What is needed: Leave the pictures out. Return all other data exactly.

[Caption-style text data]
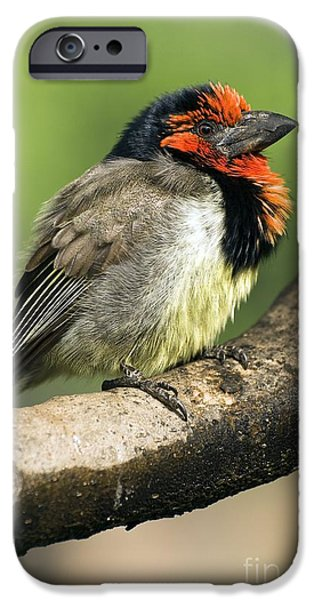 Fauna iPhone Cases - Black-collared Barbet iPhone Case by Peter Chadwick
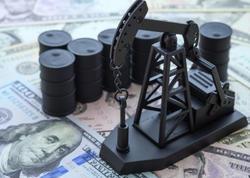Azərbaycan neftinin qiyməti 43 dolları ötüb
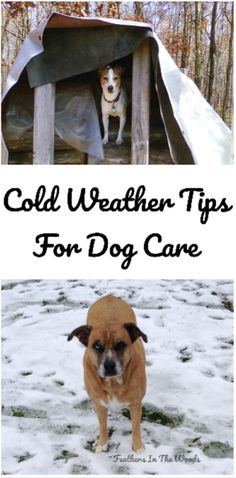 Taking care of your dog in cold weather. 12 must know winter tips for dogs to help them deal with winter. Puppy Care, Dog Care, Winter Hacks, Winter Tips, Winter Hiking, Puppy Training Guide, Training Tips, Cold Weather Dogs, Outside Dogs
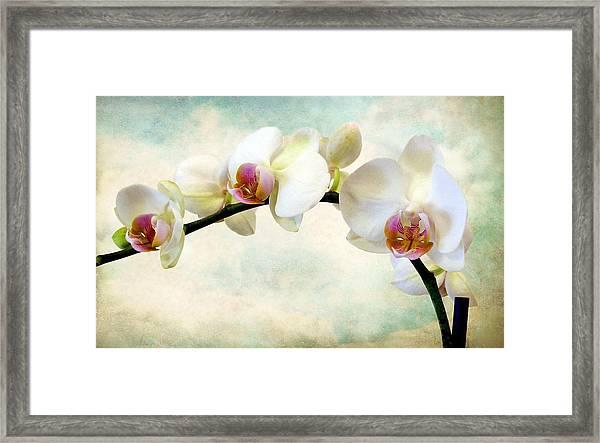 Orchid Heaven Framed Print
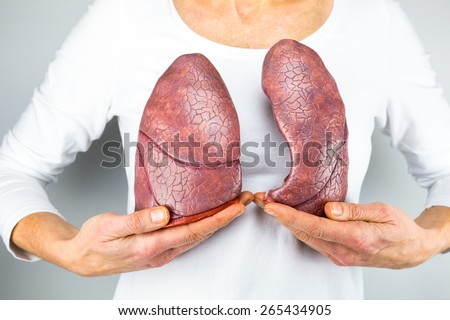 Real Human Lungs Images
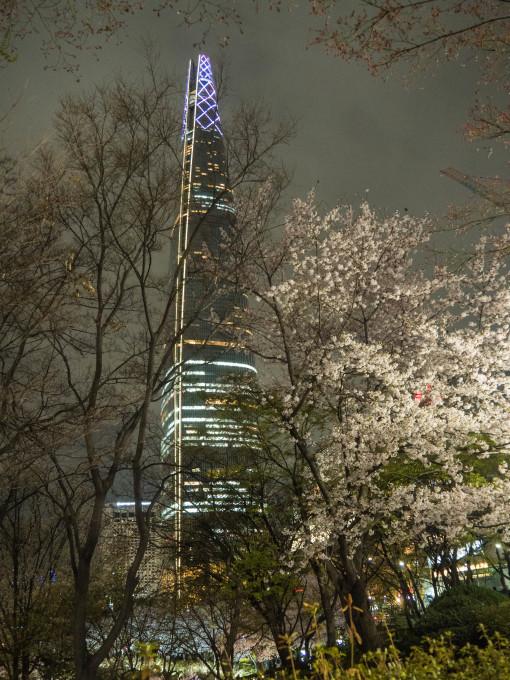 平成最後の海外旅行はデルタのマイルを使ってソウルへ(3)_f0276498_16353446.jpg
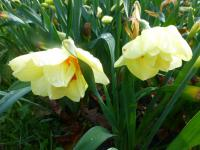 Narcissus  'Double Fashion' - Daffodil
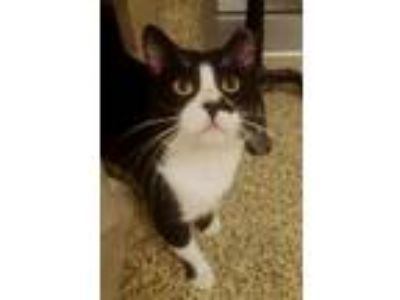 Adopt Oreo a All Black Domestic Shorthair / Mixed cat in Merriam, KS (25296728)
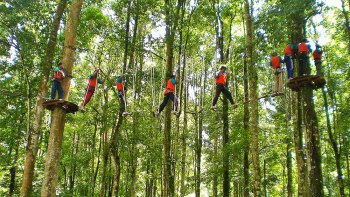 Bali Treetop Full-Day Adventure Tour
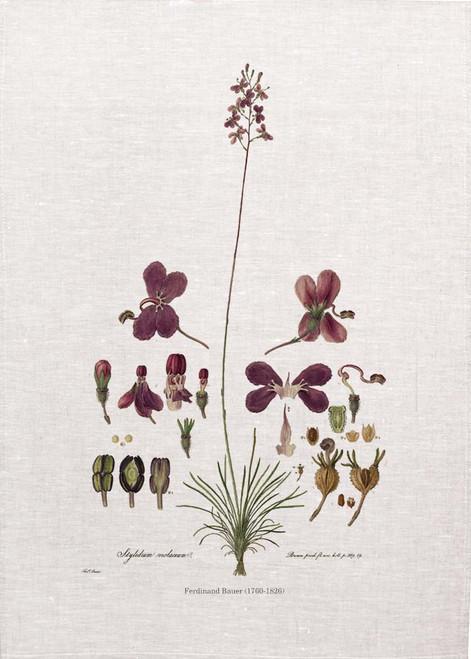 Stylidium Violaceum vintage illustration by Ferdinand Bauer (1760-1826) on tea towel, Made in Australia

Output of the exercise:
 Fauna iPhone Cases - Black-collared Barbet iPhone Case by Peter Chadwick
Azərbaycan neftinin qiyməti 43 dolları ötüb
 Taking care of your dog in cold weather. 12 must know winter tips for dogs to help them deal with winter. Puppy Care, Dog Care, Winter Hacks, Winter Tips, Winter Hiking, Puppy Training Guide, Training Tips, Cold Weather Dogs, Outside Dogs
 Orchid Heaven Framed Print
 Real Human Lungs Images
 平成最後の海外旅行はデルタのマイルを使ってソウルへ(3)_f0276498_16353446.jpg
 Narcissus  'Double Fashion' - Daffodil
 Adopt Oreo a All Black Domestic Shorthair / Mixed cat in Merriam, KS (25296728)
 Bali Treetop Full-Day Adventure Tour
 Stylidium Violaceum vintage illustration by Ferdinand Bauer (1760-1826) on tea towel, Made in Australia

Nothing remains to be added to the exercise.